$1.$ $\alpha$ $\rightarrow$$(\beta \rightarrow \alpha)$ --- (Ak)
$2.$ $(\alpha \rightarrow (\beta \rightarrow \gamma)) \rightarrow ((\alpha \rightarrow \beta ) \rightarrow (\alpha \rightarrow \gamma))$ --- (AS)
$3.$ $(\lnot \beta \rightarrow \lnot \alpha) \rightarrow ((\lnot \beta \rightarrow \alpha) \rightarrow \beta)$ --- (A$\lnot$)
I'm told that I can use any formula to prove something, but if I know that $\vdash \alpha \rightarrow \alpha $ why I can't use it to prove anything?

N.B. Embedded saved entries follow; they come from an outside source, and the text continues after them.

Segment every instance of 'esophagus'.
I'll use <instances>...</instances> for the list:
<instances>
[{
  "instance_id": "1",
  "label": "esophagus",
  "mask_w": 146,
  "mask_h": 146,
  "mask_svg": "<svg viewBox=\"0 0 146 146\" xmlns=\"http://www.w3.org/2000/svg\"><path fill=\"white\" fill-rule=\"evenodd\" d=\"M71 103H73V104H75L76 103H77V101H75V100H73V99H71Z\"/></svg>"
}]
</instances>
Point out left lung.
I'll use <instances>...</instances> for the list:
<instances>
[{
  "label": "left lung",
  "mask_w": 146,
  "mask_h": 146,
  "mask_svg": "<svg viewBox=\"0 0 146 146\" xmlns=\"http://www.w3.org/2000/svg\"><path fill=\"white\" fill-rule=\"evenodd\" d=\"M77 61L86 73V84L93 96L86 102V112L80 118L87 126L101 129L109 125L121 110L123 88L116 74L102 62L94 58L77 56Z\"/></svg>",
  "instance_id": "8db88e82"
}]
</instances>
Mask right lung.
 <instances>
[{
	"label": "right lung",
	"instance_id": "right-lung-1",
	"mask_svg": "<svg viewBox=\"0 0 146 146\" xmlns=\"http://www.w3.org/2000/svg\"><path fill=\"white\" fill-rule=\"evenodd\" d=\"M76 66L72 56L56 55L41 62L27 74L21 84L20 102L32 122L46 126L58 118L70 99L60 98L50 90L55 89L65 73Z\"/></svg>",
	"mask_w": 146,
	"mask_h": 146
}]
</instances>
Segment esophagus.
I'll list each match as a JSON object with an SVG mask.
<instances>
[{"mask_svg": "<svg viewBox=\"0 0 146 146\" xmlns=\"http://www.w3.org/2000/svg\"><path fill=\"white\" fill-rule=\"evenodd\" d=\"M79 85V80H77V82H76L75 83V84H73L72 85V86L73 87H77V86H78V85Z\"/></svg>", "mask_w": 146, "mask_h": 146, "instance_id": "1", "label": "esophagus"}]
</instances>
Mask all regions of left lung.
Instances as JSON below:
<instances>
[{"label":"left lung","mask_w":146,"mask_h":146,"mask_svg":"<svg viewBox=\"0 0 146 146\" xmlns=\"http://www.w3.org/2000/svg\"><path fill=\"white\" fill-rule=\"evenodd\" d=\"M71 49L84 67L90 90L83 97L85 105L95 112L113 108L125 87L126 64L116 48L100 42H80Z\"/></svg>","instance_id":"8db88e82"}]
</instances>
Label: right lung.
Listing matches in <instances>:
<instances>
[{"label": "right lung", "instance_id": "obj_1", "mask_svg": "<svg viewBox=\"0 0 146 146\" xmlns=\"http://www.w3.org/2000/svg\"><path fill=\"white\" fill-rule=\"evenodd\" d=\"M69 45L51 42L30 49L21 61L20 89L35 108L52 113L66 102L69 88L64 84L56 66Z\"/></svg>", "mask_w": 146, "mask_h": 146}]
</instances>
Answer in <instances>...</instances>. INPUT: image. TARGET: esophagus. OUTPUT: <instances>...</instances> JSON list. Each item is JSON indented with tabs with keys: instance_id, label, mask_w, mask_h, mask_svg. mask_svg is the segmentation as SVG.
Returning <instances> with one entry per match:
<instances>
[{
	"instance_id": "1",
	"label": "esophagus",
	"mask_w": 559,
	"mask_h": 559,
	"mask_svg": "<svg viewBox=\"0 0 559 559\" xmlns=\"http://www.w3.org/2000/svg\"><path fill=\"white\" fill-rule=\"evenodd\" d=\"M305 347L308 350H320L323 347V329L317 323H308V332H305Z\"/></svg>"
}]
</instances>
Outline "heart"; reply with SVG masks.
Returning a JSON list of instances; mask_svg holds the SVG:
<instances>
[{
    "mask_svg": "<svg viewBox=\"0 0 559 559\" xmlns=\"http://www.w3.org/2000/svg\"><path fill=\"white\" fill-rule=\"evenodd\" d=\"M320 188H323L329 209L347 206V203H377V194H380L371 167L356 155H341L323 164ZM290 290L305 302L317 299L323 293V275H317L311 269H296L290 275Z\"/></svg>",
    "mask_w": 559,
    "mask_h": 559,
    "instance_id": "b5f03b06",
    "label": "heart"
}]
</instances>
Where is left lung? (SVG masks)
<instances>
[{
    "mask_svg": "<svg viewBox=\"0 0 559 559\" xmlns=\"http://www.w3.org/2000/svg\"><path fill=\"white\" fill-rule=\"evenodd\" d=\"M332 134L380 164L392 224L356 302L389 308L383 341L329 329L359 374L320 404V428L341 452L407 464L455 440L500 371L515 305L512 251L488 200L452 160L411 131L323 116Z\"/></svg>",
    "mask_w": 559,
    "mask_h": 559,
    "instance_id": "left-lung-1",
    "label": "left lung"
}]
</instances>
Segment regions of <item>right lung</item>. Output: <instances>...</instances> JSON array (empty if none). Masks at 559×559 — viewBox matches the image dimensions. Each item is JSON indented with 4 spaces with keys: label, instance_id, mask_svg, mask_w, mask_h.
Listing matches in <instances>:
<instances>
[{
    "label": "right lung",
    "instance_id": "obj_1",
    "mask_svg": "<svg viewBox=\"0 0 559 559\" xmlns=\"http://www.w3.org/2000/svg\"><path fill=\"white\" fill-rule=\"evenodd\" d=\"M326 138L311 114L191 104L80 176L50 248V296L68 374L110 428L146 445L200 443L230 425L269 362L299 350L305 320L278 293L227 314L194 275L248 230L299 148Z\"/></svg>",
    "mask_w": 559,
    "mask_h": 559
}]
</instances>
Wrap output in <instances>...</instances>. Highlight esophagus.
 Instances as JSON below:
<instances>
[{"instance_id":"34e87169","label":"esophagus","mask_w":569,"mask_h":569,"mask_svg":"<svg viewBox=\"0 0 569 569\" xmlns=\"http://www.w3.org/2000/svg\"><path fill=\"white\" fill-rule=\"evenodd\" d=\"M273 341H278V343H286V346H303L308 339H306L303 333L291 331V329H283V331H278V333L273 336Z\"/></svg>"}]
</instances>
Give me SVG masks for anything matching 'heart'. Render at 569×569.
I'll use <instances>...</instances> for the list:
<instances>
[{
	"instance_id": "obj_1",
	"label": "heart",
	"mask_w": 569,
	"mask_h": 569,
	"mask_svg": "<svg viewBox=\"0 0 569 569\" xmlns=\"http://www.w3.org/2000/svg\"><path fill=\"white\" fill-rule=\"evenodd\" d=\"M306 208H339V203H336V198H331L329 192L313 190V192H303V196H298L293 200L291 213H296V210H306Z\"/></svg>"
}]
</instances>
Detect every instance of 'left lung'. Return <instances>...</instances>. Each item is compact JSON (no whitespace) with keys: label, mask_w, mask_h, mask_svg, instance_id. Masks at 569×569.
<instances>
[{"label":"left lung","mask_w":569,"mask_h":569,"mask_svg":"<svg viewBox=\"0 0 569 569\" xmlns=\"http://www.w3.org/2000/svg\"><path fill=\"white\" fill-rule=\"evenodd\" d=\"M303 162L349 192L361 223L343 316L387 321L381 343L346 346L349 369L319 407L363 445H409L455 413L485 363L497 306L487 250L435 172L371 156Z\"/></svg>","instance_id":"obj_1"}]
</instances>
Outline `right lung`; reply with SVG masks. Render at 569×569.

For example : To prove $\lnot (\alpha \rightarrow \beta)\vdash \lnot \beta$
$1.$ I can write $\lnot \beta \rightarrow \lnot \beta $, or,known $\lnot \alpha \rightarrow \alpha \vdash \alpha $,I can say $(\lnot \lnot \beta \rightarrow \lnot \beta)\rightarrow \lnot \beta$.
An other example : to prove $\lnot \alpha \rightarrow \alpha \vdash \alpha $
$1.$ I could say $\alpha \rightarrow \alpha$, all the solutions I provided are not correct, but that's what I understood, can you explain what I'm missing?